Friday, 5 February 2010

Thanks be to Hypnos and the Blessed Wings of Morpheus

Those mosquito coils worked a treat! Thank heavens (and the above mentioned gods if you're so inclined) I don't know how many more nights I could have taken being dive bombed in the ears. Why do they always seem to target the ears (and occasionally the nostrils) anyway? Is there significant heat lost from the body through those various orifi that they're attracted to them as a heat source?

Having just been through my emails for the day, I noticed a new scam now doing the rounds. This one aimed at Bigpond (a large ISP in Australia) users, along the same lines as the standard bank phishing scams. Just as well I sent out that warning about email scams to my newsletter subscribers yesterday.

Jeff Carver's course has set me a tough one today. Aliens. One I've neatly avoided till now by basing my worlds early in the space opera developmental stages, pre-FTL, so confined to within our own somewhat limited solar system. I have thought about aliens before, I mean, what kind of sci fi writer with any self respect wouldn't? The thing that's always had me stop short with them before, is the same question that's been plaguing the worlds of biology, philosophy even theology for as long as these various forms of study have existed. What, when it comes down it, is life? Would we even recognise an alien life form if it popped up in our porridge. (To quote the late great Douglas Adams.) I'm going to have to have a long hard think about this one. Just how alien do I want my aliens? I certainly don't want to create yea olde man in a rubber suit type of alien, what's the point, it's been done to death. I'm thinking with my aliens, there will be two very interesting points of view to explore. Differences (obviously) and how those differences affect interactions with humans (who, for now at least will most likely be my main characters... for now... Hmmm) but of course the other potentially very interesting thing to explore may well be similarities, without which they never would have been encountered of course.

While thinking about all this, Paula and I popped out to pick up the mail. We took Basil with us and walked around the, for want of a better word, town. Today I suggested a quick stop off at the odd 'n sods shop up the road. It's called Billy Bags and, despite the tiny size of the town, is quite well known, even back in Kiama before we came here, our next door neighbour told us about the place. Paula had a ball in there while I was minding the dog outside, sniffing the life sized plastic cows (the dog, not me) and exploring the road side around the shop. Then Paula came out and said the shop keeper wanted a word with me. She'd signed up to the Dr Daves newsletter and had been meaning to get in touch about the several computers in her life, all running a whole lot slower than she'd like them to. Needless to say, I'll be back at some as yet unspecified date to rectify the situation for her.

So, Aliens. Note the capitol A. I've decided that my aliens will be very, very different. At least my first ones will be. So different in fact that they're not recognised as a life form at all for some time. I'm still mulling over exactly what form they'll take and how they'll be discovered, but I do have some vague ideas slowly starting to coalesce in my head.

What if the Tectonic plates that our continents rest on are actually alive? What if the Himalayas for example are a form a writing? How does a life-form with such a short life span as us communicate with such a long lived, slow thinking, slow moving, vast thing? It would be like expecting a microbe to communicate with us. No, even that's out of scale, a sub atomic virus, if such a thing could exist. Interesting... what about sub atomic life? I think that may have been done already, but in tandem with the outrageously huge other forms it could make an interesting dynamic.

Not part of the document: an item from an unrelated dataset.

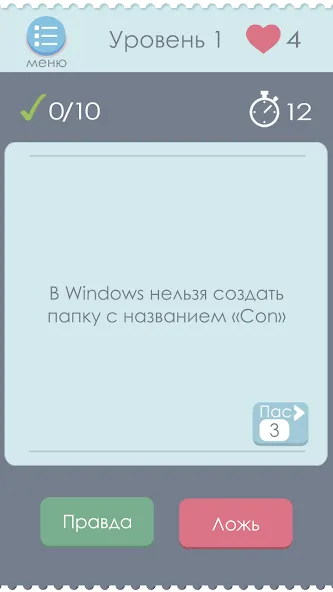 Правда или Ложь — скриншот 1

What if the Tectonic life forms are just the larval stage of planet sized life forms, and we're just parasites, or maybe some form of symbiote. Is tearing apart the world actually our function in assisting the gestation of these beings? Is that why wars always seem to be boiling away, ready to spill into ever bigger more dangerous conflagrations. I may just have my next short story idea here...

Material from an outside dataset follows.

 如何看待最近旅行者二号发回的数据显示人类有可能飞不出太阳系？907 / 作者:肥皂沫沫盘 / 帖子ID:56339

Pizza is a rare and precious thing, or so it seems in the midlands of Tasmania. Paula and I had decided to go to the pub for dinner last night, only to discover that they don't do counter meals on Fridays anymore, only Saturdays. So, we set out in search for somewhere else to eat. Twenty odd kilometers up the road, we hit the midland highway that runs between Launceston and Hobart and turned right, toward Lonny as the locals call it. We'd programmed our GPS to find us the nearest place to eat and it guided us to a gorgeous town called Evandale. We'll have to go back there some day soon. Not much point this night, as every food place in town shut at or before 8:00PM and it was 8:15 by the time we got there. We'd traveled over fifty kilometers by this time and where only twenty odd from Lonny so we decided to keep going. Luckily, we found a pizza take away joint in Perth. Excellent pizza, just an awful long way to go get it. Odd thing was, they heard my wife's American accent and assumed we must be from Hobart because it sounded different from what they usually got. Must not get too many tourists through there of a night.